|
|
|
|
|
by PaulHoule
218 days ago
|
|
I'll note that they had a large annotated data set already that they were using to train and evaluate their own models. Once they decided to start testing LLMs it was straightforward for them to say "LLM 1 outperforms LLM 2" or "Prompt 3 outperforms Prompt 4". I'm afraid that people will draw the wrong conclusion from "We didn’t just replace a model. We replaced a process." and see it as an endorsement of the zero-shot-uber-alles "Prompt and Pray" approach that is dominant in the industry right now and the reason why an overwhelming faction of AI projects fail. If you can get good enough performance out of zero shot then yeah, zero shot is fine. Thing is that to know it is good enough you still have to collect and annotate more data than most people and organizations want to do. |
|
This has been the bottleneck in every ML (not just text/LLM) project I’ve been part of.
Not finding the right AI engineers.
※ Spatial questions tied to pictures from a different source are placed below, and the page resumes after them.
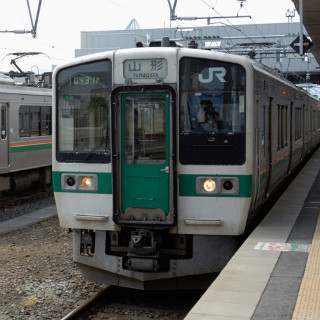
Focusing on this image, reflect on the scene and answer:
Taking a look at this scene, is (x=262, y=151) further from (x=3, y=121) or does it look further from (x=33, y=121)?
(x=33, y=121)

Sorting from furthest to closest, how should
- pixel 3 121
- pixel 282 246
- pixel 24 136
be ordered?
pixel 24 136 → pixel 3 121 → pixel 282 246

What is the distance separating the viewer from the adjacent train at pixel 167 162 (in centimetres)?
684

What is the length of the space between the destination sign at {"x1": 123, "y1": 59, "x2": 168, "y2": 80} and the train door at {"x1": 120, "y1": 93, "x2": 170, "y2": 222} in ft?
0.69

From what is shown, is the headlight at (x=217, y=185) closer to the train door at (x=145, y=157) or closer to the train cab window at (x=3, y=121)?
the train door at (x=145, y=157)

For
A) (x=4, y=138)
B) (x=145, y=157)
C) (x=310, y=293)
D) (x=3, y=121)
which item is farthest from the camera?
(x=4, y=138)

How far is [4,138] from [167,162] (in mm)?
8735

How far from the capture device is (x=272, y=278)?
5594 millimetres

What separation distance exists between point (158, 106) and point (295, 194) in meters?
4.86

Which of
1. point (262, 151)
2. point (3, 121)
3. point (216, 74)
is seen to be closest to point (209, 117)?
point (216, 74)

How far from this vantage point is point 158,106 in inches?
272

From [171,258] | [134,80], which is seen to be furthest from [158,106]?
[171,258]

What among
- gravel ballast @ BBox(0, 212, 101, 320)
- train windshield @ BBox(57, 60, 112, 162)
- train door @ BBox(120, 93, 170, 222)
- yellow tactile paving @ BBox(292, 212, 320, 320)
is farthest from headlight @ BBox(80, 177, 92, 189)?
yellow tactile paving @ BBox(292, 212, 320, 320)

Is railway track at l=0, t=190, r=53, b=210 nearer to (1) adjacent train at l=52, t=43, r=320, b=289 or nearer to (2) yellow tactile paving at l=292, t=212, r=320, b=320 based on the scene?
(1) adjacent train at l=52, t=43, r=320, b=289

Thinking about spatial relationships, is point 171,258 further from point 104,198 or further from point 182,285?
point 104,198
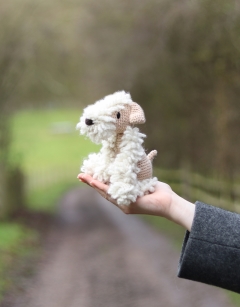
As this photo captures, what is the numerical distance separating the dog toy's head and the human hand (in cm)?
16

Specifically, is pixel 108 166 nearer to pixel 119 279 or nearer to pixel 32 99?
pixel 119 279

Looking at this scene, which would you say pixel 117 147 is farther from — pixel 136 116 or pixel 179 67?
pixel 179 67

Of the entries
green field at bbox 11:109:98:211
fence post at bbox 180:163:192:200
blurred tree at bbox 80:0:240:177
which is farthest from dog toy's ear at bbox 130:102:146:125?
green field at bbox 11:109:98:211

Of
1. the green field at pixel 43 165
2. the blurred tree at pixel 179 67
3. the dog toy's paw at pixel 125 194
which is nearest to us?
the dog toy's paw at pixel 125 194

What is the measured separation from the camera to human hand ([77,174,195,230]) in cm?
133

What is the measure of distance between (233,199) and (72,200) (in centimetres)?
729

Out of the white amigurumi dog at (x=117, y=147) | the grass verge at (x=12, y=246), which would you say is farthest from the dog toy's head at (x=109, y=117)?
the grass verge at (x=12, y=246)

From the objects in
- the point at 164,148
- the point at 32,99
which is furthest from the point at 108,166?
the point at 32,99

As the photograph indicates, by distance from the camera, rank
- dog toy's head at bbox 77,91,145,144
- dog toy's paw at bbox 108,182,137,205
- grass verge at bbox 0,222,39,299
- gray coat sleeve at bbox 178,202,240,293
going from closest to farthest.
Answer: gray coat sleeve at bbox 178,202,240,293 → dog toy's paw at bbox 108,182,137,205 → dog toy's head at bbox 77,91,145,144 → grass verge at bbox 0,222,39,299

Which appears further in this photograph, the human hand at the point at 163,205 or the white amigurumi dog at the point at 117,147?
the white amigurumi dog at the point at 117,147

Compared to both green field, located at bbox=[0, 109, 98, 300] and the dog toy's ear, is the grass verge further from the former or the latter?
the dog toy's ear

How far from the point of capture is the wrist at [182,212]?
1319 millimetres

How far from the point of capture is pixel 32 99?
12.8 m

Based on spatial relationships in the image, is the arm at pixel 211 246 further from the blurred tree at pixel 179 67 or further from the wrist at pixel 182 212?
the blurred tree at pixel 179 67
Not getting the MLops textbook perfect using the latest trends.
It’s the collecting enough high quality data and getting it properly annotated and verified. Then doing proper evals with humans in the loop to get it right.
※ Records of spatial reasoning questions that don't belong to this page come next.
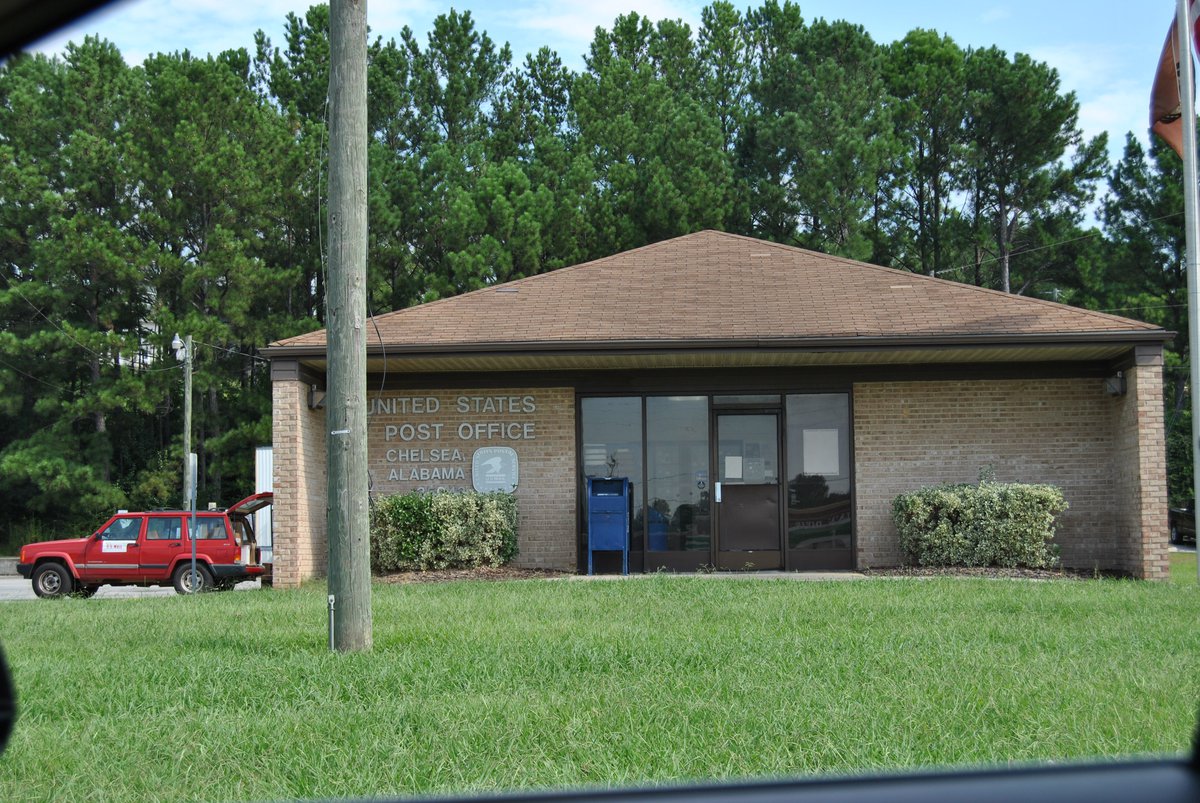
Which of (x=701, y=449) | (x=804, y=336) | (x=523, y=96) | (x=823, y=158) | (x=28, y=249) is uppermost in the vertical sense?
(x=523, y=96)

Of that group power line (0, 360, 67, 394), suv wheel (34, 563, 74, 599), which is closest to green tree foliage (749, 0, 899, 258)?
power line (0, 360, 67, 394)

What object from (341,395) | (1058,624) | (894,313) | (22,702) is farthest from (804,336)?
(22,702)

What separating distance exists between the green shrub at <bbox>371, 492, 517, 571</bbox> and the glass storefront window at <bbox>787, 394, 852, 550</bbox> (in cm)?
408

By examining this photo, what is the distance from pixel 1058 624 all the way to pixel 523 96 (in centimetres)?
3271

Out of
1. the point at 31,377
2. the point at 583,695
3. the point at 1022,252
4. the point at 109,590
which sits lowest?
the point at 109,590

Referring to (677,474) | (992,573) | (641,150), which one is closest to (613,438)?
(677,474)

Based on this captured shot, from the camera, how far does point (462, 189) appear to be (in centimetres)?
3462

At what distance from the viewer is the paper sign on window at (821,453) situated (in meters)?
17.0

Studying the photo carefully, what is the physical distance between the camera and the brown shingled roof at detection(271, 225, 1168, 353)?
1554 cm

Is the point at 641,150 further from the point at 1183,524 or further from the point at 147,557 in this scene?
the point at 147,557

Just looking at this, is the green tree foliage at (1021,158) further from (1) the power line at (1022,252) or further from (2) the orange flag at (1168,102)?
(2) the orange flag at (1168,102)

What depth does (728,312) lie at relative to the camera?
661 inches

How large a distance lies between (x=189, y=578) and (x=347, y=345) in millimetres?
11999

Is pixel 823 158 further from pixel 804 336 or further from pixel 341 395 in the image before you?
pixel 341 395
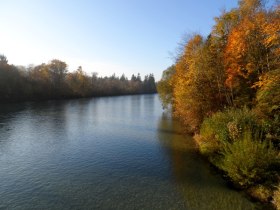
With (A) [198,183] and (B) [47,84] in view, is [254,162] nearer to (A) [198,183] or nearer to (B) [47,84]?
(A) [198,183]

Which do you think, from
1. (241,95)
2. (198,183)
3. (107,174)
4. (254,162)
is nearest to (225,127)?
(254,162)

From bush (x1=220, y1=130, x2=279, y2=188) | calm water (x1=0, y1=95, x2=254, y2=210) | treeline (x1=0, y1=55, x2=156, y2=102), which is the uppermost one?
treeline (x1=0, y1=55, x2=156, y2=102)

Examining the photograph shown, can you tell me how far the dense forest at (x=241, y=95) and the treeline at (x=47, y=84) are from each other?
64487 mm

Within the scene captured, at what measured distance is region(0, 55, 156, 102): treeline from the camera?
74.2 metres

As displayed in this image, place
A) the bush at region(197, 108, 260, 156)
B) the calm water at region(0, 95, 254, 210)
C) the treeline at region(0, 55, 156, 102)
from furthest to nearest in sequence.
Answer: the treeline at region(0, 55, 156, 102) < the bush at region(197, 108, 260, 156) < the calm water at region(0, 95, 254, 210)

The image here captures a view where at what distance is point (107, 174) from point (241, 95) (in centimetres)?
1698

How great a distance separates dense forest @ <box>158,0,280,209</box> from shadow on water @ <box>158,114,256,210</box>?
920mm

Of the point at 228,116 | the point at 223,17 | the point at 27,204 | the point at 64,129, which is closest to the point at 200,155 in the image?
the point at 228,116

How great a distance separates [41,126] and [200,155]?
82.5 feet

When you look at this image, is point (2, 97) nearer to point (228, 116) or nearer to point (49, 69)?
point (49, 69)

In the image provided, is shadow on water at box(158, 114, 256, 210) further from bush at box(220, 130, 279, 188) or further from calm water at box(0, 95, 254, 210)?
bush at box(220, 130, 279, 188)

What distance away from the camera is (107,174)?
1700cm

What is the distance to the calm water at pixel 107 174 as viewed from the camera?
13.1m

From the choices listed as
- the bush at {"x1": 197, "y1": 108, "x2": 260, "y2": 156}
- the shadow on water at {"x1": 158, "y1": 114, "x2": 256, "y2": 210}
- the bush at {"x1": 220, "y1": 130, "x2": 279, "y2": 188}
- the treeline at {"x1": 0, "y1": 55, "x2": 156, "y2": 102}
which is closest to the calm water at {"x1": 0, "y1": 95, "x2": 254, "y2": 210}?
the shadow on water at {"x1": 158, "y1": 114, "x2": 256, "y2": 210}
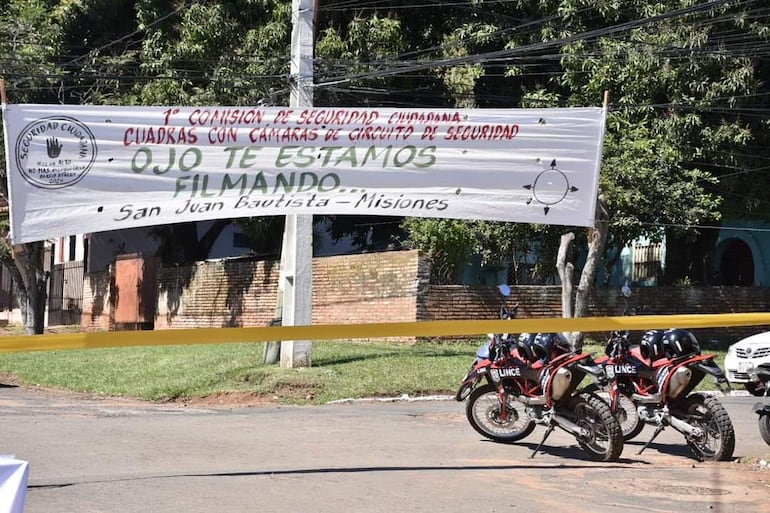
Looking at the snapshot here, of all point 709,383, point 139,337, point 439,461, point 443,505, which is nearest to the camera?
point 443,505

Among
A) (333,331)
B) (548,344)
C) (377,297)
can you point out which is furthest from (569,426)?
(377,297)

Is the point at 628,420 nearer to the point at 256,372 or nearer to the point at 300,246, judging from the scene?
the point at 300,246

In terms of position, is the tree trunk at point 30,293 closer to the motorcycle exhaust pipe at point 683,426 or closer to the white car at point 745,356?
the white car at point 745,356

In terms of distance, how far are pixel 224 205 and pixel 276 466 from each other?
2.26 meters

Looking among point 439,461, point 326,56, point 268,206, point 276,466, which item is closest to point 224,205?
point 268,206

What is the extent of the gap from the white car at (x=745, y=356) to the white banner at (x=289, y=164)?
851cm

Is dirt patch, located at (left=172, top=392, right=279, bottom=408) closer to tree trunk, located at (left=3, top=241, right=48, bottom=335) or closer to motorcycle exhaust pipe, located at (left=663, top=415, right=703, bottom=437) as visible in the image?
motorcycle exhaust pipe, located at (left=663, top=415, right=703, bottom=437)

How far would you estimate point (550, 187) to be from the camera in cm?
855

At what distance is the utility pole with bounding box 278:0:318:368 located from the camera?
15.2 m

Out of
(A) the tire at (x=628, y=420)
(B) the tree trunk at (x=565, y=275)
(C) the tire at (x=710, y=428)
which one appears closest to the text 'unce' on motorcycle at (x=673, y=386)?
(C) the tire at (x=710, y=428)

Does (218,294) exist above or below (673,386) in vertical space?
above

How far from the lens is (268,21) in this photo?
22047 millimetres

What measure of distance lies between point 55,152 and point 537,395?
15.8ft

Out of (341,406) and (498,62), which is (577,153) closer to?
(341,406)
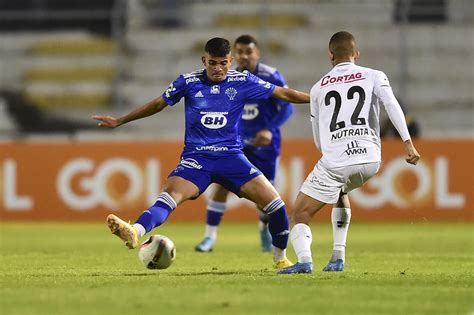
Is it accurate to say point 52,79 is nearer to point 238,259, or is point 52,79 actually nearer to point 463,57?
point 463,57

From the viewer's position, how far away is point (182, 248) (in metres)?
13.2

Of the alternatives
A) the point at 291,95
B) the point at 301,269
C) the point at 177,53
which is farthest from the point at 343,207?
the point at 177,53

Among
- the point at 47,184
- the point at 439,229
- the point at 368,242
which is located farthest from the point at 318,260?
the point at 47,184

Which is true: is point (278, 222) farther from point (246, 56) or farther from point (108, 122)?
point (246, 56)

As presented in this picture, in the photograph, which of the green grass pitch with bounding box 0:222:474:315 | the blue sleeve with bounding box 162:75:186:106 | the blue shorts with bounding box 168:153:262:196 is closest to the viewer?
the green grass pitch with bounding box 0:222:474:315

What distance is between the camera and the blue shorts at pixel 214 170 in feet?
30.4

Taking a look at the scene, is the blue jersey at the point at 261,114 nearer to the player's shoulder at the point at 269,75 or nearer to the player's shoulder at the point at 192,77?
the player's shoulder at the point at 269,75

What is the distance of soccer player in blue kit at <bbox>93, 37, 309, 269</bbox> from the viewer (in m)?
9.27

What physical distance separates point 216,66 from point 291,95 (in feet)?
2.26

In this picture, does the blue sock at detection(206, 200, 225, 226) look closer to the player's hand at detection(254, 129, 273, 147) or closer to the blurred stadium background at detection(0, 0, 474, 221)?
the player's hand at detection(254, 129, 273, 147)

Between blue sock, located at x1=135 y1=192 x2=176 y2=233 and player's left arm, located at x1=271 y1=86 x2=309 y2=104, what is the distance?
1.32 meters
People who only know these projects through headlines and podcasts really don’t like to accept this idea. Everyone wants synthetic data with LLMs doing the annotations and evals because they’ve been sold this idea that the AI will do everything for you, you just need to use it right. Then layer on top of that the idea that the LLMs can also write the code for you and it’s a mess when you have to deal with people who only gain their AI knowledge through headlines, LinkedIn posts, and podcasts.